When the characteristic equation has a repeated root r, one solution is e^(rx), but we need a second linearly independent solution. The reduction-of-order method yields y₂ = x·e^(rx). The general solution is y = (c₁ + c₂x)e^(rx). For higher multiplicities, additional solutions involve higher powers of x. This technique extends beyond repeated roots to finding second solutions from any known solution.
Recall from the characteristic equation method that for a second-order linear ODE y'' + py' + qy = 0, you try y = e^{rx}, substitute in, and get a quadratic equation in r. When that quadratic has two distinct roots r₁ and r₂, you get two independent solutions e^{r₁x} and e^{r₂x} and you're done. But a repeated root — when the discriminant is zero and r₁ = r₂ = r — gives only one solution e^{rx} from the characteristic equation, leaving you one solution short of a complete general solution.
The reduction-of-order method finds the missing second solution. The idea: if you already know one solution y₁ = e^{rx}, try y₂ = v(x)·y₁ = v(x)·e^{rx} for some unknown function v(x). Substitute y₂ into the ODE and apply the product rule (which you know) to differentiate. The key algebraic miracle is that the terms involving v(x) itself cancel — because y₁ is already a solution — and you're left with an equation only in v' and v''. Setting w = v' reduces this to a first-order ODE for w, which you can solve. For the repeated-root case, you end up with w'' = 0 (after substitution), so w is constant and v(x) = c₁ + c₂x. This gives y₂ = (c₁ + c₂x)e^{rx}, and factoring out c₁e^{rx} (a multiple of y₁) leaves the independent part y₂ = xe^{rx}.
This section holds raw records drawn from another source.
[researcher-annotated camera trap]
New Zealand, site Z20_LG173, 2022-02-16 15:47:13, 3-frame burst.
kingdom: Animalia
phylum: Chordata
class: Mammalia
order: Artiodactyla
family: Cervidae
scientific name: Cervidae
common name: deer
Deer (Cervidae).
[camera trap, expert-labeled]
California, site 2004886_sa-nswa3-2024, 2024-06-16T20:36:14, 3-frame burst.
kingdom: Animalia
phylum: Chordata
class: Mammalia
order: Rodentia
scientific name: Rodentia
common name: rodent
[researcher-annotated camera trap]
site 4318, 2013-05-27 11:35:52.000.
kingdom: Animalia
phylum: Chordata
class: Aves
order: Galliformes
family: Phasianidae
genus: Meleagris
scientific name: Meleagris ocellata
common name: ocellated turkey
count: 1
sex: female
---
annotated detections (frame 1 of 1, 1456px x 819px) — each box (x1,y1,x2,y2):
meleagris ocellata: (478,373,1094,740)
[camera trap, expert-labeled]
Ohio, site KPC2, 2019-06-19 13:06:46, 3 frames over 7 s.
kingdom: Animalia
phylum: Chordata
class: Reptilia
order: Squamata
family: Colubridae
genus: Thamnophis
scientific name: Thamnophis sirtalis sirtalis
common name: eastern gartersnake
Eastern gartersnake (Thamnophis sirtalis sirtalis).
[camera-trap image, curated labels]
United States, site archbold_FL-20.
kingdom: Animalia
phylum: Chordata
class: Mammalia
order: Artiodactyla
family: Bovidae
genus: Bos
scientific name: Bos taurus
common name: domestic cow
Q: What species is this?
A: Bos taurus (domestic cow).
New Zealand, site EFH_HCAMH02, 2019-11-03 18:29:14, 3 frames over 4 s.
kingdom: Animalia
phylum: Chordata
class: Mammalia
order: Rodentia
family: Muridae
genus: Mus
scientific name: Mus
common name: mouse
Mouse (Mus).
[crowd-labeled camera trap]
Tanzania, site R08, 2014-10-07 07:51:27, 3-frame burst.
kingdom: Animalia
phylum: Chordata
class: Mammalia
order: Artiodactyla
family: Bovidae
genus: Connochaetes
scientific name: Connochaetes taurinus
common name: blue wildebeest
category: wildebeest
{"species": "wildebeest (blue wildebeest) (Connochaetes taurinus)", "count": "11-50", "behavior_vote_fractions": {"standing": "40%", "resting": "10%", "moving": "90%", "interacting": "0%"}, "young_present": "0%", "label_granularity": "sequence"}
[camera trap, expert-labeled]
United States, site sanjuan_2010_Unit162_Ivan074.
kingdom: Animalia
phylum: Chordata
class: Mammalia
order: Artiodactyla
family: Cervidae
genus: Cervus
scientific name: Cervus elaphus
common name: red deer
Geometrically, the two solutions e^{rx} and xe^{rx} span a two-dimensional solution space. The factor of x makes them linearly independent — neither is a constant multiple of the other — so their linear combination y = (c₁ + c₂x)e^{rx} provides the full family of solutions. You can verify independence using the Wronskian (which you'll study next): W(e^{rx}, xe^{rx}) = e^{2rx} ≠ 0, confirming the two solutions are independent.
The reduction-of-order technique is more general than the repeated-root setting. Given *any* known solution y₁ to a second-order linear ODE — whether or not it came from a characteristic equation — you can use the same substitution y₂ = v(x)·y₁ to find a second independent solution. This is particularly valuable for variable-coefficient equations like Euler–Cauchy equations, where you might guess one solution by inspection and need a systematic method to find the second. The pattern of "multiply a known solution by an unknown function, substitute, and watch the equation reduce in order" recurs throughout differential equations and is worth internalizing as a general strategy.